Lala Kamara, l'omicida condannato all’ergastolo
La sentenza arriva al terzo giorno di processo. Fine pena mai per l’assassino di Lala Kamara, la 26enne nata in Senegal, cresciuta a Brescia dove la famiglia da dieci anni risiede a Ponte San Marco, e uccisa a Manchester a marzo, alla vigilia di quello che doveva essere il suo primo giorno di lavoro come infermiera dopo aver finito gli studi e vinto un concorso.
«Carcere a vita» conferma al telefono dal’'Inghilterra Alliance, il padre della giovane che ha ascoltato la lettura della sentenza di condanna all’ergastolo nei confronti di Mustapha Dia, senegalese che ha compiuto 22 anni ad agosto. Il giovane al termine di una festa aveva ucciso Lala nell’abitazione che la ragazza, di passaporto italiano, condivideva con alcune amiche nel quartiere di Denton Court, periferia di Manchester. Venne strangolata per una questione di soldi.
Il 22enne Mustapha Dia, che era accusato di omicidio volontario, venne arrestato poche ore dopo il delitto, non appena gli agenti di Polizia arrivarono sulla scena del crimine. Con lui inizialmente venne fermato anche il cugino 25enne, ma fu rilasciato il giorno successivo per mancanza di gravi indizi di colpevolezza.
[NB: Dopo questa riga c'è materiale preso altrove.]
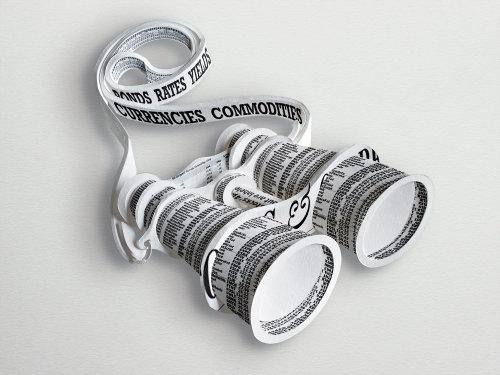 Ilustración de binoculares de periódico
«Sono soddisfatto per come si è chiuso il processo, anche se nessuno mi riporterà la mia Lala» commenta il padre della 26enne che è stata sepolta in Senegal. «Volevo vedere in faccia chi l’ha uccisa, volevo capire perché. Lui è stato condannato all’ergastolo, ma io senza mia figlia vivo già un ergastolo» aggiunge Alliance Kamara che fin dal primo momento è stato aiutato dalla comunità senegalese presente a Brescia. L’uomo venne a conoscenza dell’omicidio da una telefonata di un’amica della figlia.